Requirement 1:
In the article on the Group Health Centre's electronic medical records, why did some physicians and other health-care workers feel uneasy at first about the system? Answer in one to three sentences.
Requirement 2:
Answer these questions using the article on the Group Health Centre's electronic medical records.
(a) In what year did the centre install its electronic medical record system?
(b) From which company was the system purchased?
(c) For patients with diabetes, what does the physician check or ask about?
Requirement 3:
Pick up the article on the Group Health Centre's electronic medical records after its last sentence and keep writing.
[[ Page excerpt open ]]
BY HEIDI ULRICHSEN
When the Group Health Centre, an ambulatory care centre in Sault Ste. Marie, became one of the first organizations in Ontario to install an electronic medical record system in 1997, physicians and other health-care professionals using it weren’t sure what to think.
Some found that looking at the electronic chart and entering information onto the computer during appointments lessened the personal connection they had with their patients.
“It’s interesting, though, that over the years they’ve found a way to make it work. What they’ve done is incorporate the screen right into the visit,” said Tamara Shewciw, senior manager of information technology at the Group Health Centre.
“If I’m a physician and you’re my patient, I’d be pointing to graphs on how we’ll you’re doing with your health.”
The benefits of the electronic medical record system, which was purchased from Clinidata, have more than made up for the health-care workers’ initial unease, she said.
Every visit to a health-care professional within the centre, whether it’s with a family physician or a nurse, is recorded in the electronic medical record, keeping the entire health care team up to date on patients’ conditions.
An interface with Sault Area Hospital’s electronic medical record system automatically deposits certain information about patients into the Group Health Centre’s files, she said.
The centre’s Health Promotion Initiatives (HPI) program, which is integrated with the electronic medical record, gives physicians a system of easy-to-use templates to follow when assessing and treating patients with chronic conditions.
They have a list of tests to perform and questions to ask. For example, for patients with diabetes, the physician will do things like check their weight and ask about their diet and recent blood sugar levels.
[[ Page excerpt closed ]]
[[ Data open ]]
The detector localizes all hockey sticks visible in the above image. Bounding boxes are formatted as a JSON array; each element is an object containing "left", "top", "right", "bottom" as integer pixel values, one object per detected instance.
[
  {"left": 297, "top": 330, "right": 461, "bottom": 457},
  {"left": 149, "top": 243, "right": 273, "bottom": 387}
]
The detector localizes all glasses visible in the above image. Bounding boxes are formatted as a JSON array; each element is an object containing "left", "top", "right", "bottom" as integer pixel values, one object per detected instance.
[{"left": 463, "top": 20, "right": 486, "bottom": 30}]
[[ Data closed ]]
[[ Data open ]]
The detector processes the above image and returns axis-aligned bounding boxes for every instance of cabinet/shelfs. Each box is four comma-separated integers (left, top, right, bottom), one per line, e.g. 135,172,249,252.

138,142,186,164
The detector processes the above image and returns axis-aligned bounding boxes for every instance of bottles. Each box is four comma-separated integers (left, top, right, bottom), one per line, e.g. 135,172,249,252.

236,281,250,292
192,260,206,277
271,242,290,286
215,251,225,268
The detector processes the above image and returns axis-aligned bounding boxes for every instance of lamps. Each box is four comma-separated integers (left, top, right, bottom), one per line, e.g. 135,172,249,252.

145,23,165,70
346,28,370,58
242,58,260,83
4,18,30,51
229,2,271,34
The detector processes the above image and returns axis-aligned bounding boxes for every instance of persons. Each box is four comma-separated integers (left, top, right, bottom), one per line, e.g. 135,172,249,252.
[[ Data closed ]]
Task output 1:
Some of them found that looking at the electronic chart and typing information into the computer during appointments weakened the personal connection they had with their patients.

Task output 2:
(a) 1997
(b) Clinidata
(c) The physician checks their weight and asks about their diet and recent blood sugar levels.

Task output 3:
The health of patients with chronic conditions has improved significantly as a result of the HPI program, said Shewciw.
Having an electronic medical record system also allows for studies on the centre’s patient population to be done easily, she said.
“We knew that we wanted to do research so that we could provide better care,” said Shewciw. “Measuring outcomes is so much easier with electronic charts than trying to flip through paper charts and looking for the number of diabetes patients we have, for example.”
The Group Health Centre, established in 1963 with money raised by unions in Sault Ste. Marie, serves 62,000 patients.
The centre itself is run jointly by the Sault Ste. Marie and District Group Health Association, a not-for-profit, charitable organization, and a group of 61 physicians belonging to the Algoma District Medical Group.
The Group Health Association owns the building, equipment and furnishings, and employs 300 “non-physician” staff, including health professionals like nurses, nurse practitioners, audiologists and speech pathologists, as well as administrators.
The electronic medical record system is supported by a large technical department, said Shewciw.
If a health-care professional doesn’t want to spend time filling in t
he electronic medical record themselves, they can pick up the phone and dictate what they want to appear in their patient’s chart to the transcription department, she said.
The people working in this department will transcribe this information and send it back for corrections before it is permanently entered into the system.
Paper documents arriving at the Group Health Centre are scanned in the scanning department, converted to an electronic format, and stored in the patient’s file, Shewciw said.
A year ago, the Group Health Centre pushed its electronic medical records to the next level with the launch of EMRxtra.
The Sault’s 23 pharmacies now have access to health information for 300 consenting patients with congestive heart failure and diabetes, letting pharmacists know why physicians are prescribing certain medications and helping them to reduce mistakes.
Shewciw said she hopes EMRxtra will eventually be extended to all patients rostered at the centre.
Canada Health Infoway provided $2 million to finance the project, and the Group Health Centre provided another $1.5 million.
“As we were setting up the EMRxtra project, we looked at what a pharmacist would need to see to help with a patient’s care. We decided on lab results, past surgeries and the care plan of the patients. Our physicians agreed that this makes sense,” she said.
“The pharmacists have actually been calling patients in to review their meds to see if they are on the right ones. A lot of the time they are taking over-the-counter medications that our physicians don’t know about.”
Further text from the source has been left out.